Felizmente existem uma série de fármacos em investigação, em estudos a decorrer. O papel dos ensaios clínicos é muito importante, participar neles é uma ajuda forte no avanço neste campo.
Que avanços têm sido feitos na investigação da HAP e o que pode mudar no futuro em termos de diagnóstico, tratamento e qualidade de vida?

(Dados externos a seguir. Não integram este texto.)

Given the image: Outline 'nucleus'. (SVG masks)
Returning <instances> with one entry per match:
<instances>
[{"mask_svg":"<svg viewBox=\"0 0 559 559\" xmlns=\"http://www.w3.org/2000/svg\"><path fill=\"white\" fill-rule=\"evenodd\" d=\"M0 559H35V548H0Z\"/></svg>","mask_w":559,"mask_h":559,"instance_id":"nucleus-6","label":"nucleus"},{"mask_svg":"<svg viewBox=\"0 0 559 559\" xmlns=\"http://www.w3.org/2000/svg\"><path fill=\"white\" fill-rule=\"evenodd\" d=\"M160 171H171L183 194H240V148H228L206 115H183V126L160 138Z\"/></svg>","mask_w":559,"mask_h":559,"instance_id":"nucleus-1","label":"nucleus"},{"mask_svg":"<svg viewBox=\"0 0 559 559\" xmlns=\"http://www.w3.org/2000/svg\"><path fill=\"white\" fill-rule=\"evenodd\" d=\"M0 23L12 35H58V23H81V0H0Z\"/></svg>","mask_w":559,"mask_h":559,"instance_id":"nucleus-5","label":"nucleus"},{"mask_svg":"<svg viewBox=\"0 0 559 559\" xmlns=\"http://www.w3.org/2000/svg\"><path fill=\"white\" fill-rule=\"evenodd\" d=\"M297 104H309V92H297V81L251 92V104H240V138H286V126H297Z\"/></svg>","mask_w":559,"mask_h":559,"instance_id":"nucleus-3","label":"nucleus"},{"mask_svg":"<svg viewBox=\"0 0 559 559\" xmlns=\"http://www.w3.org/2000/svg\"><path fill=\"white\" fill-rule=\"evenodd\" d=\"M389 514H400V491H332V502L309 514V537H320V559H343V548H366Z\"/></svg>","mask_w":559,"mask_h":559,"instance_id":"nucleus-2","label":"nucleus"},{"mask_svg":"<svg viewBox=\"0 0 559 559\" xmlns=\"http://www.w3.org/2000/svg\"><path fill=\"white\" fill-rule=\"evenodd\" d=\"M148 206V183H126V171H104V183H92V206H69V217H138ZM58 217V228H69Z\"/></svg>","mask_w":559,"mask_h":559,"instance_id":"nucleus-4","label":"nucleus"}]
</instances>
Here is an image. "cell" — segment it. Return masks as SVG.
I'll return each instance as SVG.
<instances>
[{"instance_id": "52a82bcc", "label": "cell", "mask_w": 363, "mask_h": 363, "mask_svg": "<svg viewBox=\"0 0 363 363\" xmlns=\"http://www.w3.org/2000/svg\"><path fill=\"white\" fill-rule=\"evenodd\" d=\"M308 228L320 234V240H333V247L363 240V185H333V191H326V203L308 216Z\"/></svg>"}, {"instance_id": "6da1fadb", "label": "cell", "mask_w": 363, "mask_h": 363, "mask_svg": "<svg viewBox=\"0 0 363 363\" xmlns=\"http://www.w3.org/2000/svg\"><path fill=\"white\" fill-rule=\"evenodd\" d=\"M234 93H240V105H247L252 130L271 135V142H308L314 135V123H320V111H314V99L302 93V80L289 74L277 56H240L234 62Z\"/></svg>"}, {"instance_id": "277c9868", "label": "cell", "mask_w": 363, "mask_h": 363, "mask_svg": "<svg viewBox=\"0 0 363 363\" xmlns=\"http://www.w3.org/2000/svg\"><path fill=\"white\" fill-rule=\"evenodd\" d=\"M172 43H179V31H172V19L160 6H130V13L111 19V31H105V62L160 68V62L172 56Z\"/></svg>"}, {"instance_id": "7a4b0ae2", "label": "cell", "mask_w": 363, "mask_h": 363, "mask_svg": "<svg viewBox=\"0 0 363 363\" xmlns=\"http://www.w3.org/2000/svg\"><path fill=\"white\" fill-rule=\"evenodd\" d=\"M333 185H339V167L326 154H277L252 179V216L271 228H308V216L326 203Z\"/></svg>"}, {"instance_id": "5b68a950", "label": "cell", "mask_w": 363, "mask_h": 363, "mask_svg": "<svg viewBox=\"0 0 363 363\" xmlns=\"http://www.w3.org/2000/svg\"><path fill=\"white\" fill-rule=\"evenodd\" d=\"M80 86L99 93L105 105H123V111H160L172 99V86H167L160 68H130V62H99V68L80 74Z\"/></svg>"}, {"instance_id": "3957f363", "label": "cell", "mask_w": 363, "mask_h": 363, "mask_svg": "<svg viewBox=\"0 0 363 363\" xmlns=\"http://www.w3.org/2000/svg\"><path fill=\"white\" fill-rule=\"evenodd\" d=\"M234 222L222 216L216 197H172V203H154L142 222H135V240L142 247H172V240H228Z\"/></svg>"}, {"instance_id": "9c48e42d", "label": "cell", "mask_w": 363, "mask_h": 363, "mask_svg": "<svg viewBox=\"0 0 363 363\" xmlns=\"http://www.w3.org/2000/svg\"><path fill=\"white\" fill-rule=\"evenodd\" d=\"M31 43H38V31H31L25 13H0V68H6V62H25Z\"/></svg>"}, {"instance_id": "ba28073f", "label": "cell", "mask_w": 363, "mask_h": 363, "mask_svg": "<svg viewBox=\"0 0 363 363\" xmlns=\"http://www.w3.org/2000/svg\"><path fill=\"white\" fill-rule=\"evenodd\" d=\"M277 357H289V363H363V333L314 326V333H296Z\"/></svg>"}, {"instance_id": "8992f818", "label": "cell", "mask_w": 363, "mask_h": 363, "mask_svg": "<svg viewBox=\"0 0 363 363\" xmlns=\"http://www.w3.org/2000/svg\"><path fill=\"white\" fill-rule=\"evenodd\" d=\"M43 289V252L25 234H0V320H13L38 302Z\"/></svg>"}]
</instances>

Felizmente existem uma série de fármacos em investigação, em estudos a decorrer. O papel dos ensaios clínicos é muito importante, participar neles é uma ajuda forte no avanço neste campo, e que deve ser encorajada a todos os doentes. É importante que o diagnóstico seja precoce. É necessário sensibilizar os nossos clínicos de Medicina Geral e Familiar para considerarem esta doença, perceberem que nem todos os casos são iguais, para poderem ter melhor conhecimento da mesma e saberem acompanhar melhor estes doentes. A vida destes doentes sofre uma grande mudança, mas com a terapia apropriada e boa orientação podem ter alguma qualidade de vida, se souberem respeitar os limites. É possível fazer exercício controlado e de baixo impacto, mas primeiro terão de ser estudados, pois eventualmente, necessitam de reabilitação cardiopulmonar.
Que tipo de rede de apoio – emocional, familiar, profissional – é essencial para quem recebe este diagnóstico tão limitante e impactante?
Ter uma rede de apoio é fundamental. Quem vive com doenças raras sabe o alívio que é trocar opiniões, experiências, e histórias de vida. Para isso a internet é um grande apoio, e a Associação de HAP tem um papel fulcral, de esclarecer, de pôr as pessoas a conversar. É importante saber que não se está sozinho. Existem associações de HAP em outros países, igualmente com muita informação. A opinião dos doentes é cada vez mais importante, inclusive para os médicos. Por isso foram incluídos no último Simpósio Mundial de Hipertensão Pulmonar. Vão existir dias menos bons, de ansiedade, raiva, medo e depressão. Por vezes o apoio psicológico terá de ser de toda a família. Também em termos profissionais, é necessária informação, através de relatório médico, sobre o que é permitido e proibido ao doente.